There have been people in this very thread discussing stuff like that, and it SHOULD go without saying, but people have a fucked up way of looking at pieces of information and twisting it to fit their own opinions.
I don’t remember who it was, but someone came in the thread early on and was like “Paul thanks so much for your advice, totally agree, I’m gonna do a program with a shitload of volume now.”
There’s a guy in another sub forum asking why his arms aren’t growing, and when I asked him for his program it turns out he was doing 77 sets a week on them. No exaggeration.
Yeah point taken. I recall that actually. I try to give ppl the benefit of the doubt. And assuming ppl that have read this far, if they read it all, are on the same page.
Ok well then if volume was the driver then why weren’t his arms like 20 freakin inches?
Yup, literal proof of diminishing returns.
How do these principles apply to powerlifting?
Is maintaining a certain level of sub-maximal volume on accessory movements important for building strength or can that be cut down in favor of 8 sets to failure/week?
Should these techniques be used on main lifts or just for accessories?
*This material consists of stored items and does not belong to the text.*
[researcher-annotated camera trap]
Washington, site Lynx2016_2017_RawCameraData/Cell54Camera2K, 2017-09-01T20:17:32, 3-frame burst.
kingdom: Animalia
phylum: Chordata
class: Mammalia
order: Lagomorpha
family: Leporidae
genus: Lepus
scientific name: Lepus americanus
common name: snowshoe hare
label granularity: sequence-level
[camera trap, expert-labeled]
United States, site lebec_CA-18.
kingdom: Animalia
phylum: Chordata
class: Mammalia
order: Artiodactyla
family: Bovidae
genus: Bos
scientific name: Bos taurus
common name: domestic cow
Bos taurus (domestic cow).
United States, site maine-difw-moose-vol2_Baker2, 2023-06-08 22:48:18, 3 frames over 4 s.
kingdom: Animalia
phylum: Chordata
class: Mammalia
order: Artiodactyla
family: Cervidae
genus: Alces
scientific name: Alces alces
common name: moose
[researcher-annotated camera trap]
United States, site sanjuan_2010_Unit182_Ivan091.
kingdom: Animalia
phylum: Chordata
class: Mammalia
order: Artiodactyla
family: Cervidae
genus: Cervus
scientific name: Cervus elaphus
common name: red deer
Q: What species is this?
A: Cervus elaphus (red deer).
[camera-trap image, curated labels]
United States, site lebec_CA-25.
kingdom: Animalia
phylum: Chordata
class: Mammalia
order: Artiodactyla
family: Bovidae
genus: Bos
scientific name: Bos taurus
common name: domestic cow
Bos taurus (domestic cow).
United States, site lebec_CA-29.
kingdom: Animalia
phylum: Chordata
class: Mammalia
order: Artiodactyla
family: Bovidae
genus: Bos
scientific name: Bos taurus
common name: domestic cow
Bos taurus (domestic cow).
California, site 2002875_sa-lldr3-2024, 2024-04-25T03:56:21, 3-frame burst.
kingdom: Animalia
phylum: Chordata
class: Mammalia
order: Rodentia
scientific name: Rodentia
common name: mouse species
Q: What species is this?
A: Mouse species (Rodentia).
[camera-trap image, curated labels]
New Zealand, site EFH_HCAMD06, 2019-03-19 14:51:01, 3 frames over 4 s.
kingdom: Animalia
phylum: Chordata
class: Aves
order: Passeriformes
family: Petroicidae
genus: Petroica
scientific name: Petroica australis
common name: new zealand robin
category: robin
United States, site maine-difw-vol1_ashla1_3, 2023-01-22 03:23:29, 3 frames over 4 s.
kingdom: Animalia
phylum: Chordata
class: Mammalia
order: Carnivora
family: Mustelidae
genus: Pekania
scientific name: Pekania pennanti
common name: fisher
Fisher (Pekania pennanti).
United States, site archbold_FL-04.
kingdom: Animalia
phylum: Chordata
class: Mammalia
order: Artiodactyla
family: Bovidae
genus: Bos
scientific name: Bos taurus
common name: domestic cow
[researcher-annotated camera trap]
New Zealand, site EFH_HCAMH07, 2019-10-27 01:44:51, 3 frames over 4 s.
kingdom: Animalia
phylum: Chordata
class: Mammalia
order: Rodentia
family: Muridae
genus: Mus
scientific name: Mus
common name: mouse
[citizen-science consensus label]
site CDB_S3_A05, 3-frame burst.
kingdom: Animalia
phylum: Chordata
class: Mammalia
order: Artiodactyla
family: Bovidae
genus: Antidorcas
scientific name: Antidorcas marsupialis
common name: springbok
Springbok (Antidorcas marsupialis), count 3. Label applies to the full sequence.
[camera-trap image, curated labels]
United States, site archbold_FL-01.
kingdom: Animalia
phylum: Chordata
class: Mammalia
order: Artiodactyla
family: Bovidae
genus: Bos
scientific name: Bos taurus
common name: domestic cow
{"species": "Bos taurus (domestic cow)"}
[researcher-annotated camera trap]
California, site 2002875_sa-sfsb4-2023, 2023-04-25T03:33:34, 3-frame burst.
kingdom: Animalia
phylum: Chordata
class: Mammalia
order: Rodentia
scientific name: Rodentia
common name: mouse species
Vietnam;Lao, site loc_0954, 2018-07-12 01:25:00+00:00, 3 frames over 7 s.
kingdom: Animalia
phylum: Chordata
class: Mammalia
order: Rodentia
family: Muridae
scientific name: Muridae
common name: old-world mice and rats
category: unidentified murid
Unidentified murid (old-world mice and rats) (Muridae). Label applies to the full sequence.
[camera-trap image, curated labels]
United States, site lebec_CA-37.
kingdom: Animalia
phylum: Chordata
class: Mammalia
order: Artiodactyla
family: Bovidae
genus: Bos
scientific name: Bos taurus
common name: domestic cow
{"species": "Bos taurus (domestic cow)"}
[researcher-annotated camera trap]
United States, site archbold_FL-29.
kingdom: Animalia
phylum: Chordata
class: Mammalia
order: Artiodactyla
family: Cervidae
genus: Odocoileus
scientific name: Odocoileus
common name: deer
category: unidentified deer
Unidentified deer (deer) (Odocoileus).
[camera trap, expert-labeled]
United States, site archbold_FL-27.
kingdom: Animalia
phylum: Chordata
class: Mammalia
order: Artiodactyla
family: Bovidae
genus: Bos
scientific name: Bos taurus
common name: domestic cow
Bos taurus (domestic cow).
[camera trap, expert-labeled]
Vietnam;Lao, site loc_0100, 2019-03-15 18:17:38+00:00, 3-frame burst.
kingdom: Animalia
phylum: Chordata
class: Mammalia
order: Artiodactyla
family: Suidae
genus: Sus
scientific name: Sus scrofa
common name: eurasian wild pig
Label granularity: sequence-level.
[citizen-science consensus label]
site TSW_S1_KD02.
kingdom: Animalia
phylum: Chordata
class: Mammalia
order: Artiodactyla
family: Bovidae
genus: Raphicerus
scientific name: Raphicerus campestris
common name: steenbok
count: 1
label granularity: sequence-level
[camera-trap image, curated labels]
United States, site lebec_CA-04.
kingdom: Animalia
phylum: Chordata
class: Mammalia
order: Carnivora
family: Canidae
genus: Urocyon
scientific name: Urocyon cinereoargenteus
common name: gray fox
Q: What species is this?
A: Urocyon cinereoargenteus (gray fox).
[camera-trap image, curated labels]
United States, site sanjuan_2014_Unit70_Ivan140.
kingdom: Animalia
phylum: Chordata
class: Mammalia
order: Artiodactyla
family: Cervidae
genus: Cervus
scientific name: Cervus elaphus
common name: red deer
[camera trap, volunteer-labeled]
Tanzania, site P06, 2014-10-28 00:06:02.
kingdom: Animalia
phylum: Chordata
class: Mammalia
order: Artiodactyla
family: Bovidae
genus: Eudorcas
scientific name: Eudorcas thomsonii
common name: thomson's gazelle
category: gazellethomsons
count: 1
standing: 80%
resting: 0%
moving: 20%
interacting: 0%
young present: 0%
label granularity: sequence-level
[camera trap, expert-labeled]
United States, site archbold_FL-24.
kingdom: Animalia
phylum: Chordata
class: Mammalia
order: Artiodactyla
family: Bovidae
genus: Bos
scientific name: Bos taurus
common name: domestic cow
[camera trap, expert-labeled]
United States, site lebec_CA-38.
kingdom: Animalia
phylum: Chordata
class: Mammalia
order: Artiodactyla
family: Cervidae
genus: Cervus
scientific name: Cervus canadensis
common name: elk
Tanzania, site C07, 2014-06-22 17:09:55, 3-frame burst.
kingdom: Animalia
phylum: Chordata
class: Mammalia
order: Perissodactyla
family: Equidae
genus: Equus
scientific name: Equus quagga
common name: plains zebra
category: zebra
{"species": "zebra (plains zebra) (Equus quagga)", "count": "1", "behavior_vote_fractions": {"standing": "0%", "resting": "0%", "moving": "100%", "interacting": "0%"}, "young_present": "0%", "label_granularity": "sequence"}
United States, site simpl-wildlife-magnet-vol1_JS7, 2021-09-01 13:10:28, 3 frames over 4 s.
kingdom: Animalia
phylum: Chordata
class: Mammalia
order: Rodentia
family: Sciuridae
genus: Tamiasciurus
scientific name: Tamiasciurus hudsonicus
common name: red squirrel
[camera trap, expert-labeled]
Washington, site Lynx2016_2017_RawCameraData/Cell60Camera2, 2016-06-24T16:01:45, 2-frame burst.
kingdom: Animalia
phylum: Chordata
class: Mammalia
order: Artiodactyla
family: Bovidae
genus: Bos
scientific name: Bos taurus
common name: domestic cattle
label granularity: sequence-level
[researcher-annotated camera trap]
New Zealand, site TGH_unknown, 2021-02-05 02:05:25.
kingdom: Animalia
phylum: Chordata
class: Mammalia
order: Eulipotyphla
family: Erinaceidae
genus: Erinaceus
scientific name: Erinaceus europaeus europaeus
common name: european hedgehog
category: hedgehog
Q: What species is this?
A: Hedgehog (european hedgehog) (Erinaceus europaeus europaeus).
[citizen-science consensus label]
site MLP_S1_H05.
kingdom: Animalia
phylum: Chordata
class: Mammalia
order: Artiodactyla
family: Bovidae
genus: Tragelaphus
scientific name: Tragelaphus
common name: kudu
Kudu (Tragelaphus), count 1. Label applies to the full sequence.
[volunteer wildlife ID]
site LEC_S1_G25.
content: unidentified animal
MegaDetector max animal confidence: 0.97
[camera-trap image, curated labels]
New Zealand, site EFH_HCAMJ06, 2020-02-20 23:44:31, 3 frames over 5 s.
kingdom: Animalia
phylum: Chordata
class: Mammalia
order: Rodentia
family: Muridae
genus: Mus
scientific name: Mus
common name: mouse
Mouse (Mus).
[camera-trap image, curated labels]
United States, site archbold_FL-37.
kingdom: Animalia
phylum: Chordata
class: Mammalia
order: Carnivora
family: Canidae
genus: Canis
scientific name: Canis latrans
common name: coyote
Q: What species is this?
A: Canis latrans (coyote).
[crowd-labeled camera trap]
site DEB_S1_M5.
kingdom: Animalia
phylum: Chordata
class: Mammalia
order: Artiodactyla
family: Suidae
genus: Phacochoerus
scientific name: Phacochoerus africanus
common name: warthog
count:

If this has been covered above please point me there.
“Natural Limit” : How best to asses that?
There are mathematical formulas out there…what do you think about those?
( on muscle for life, for example)
Have a read of Programming with 350 Method on Paul’s website.
Mathematical formulae are fine if you’re a triangle.
Gazz
Sir, you have a solid workout program concept right there. Time to make money.
“Hypotenuse hypertrophy”
“180 degree sets”
“Hit every muscle from 3 angles” (don’t mind basic biomechanics)
“Keep your Muscle Pythagorean Synthesis elevated with the Anabolic Angle Transformation Formulae.”
Don’t be a square.
Remember this post when it gets big.
How best to asses natural potential?
Working really really hard for many many years on end. There’s your natural potential.
Hitting the muscle from different angles is actually tied in with biomechanics and better muscular development.
One on spectrum are the guys that overthink everything. The other spectrum are dudes who are shouting “basics! Just lift some f’n weights! It’s all the basics!!!”
It’s like the lifting version of Eastwood’s character from Gran Torino.
True. Because of the understanding of principles rather than methods only.
I just needed my dad joke to be coherent without any deeper thought. I think a training ADD newbie’s head will implode if stressing the muscle at different lengths is thrown into the mix.
The different resistance curves are really fun to play around with, Paul. So thanks for reminding us of that (basic) tool.